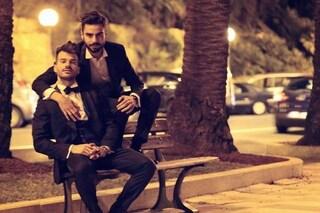 """Claudio Sona e Mario Serpa non andranno all'Isola 2017: """"Magari la prossima, adesso no"""""""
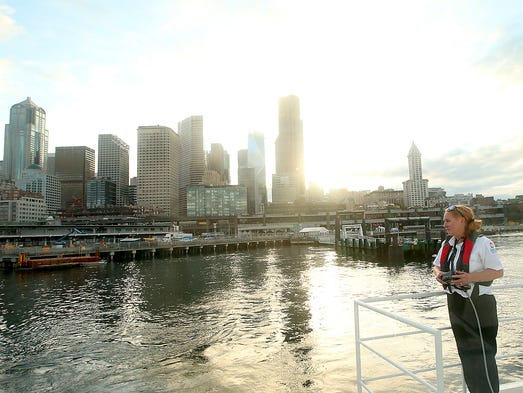 First Fast Ferry Sailed At Sunrise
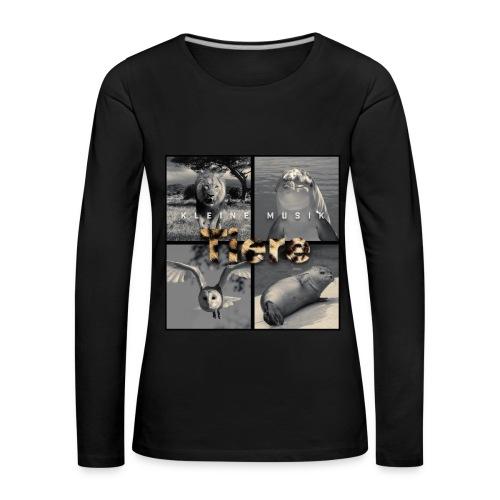 Langarmshirt | Kleine Musik - Frauen Premium Langarmshirt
|---|
→ WHAT THE EXERCISE ASKS
Set down all the material exactly once more. No pictures.

→ ANSWER TO THIS PROBLEM
 """Claudio Sona e Mario Serpa non andranno all'Isola 2017: """"Magari la prossima, adesso no"""""""
 First Fast Ferry Sailed At Sunrise
 Langarmshirt | Kleine Musik - Frauen Premium Langarmshirt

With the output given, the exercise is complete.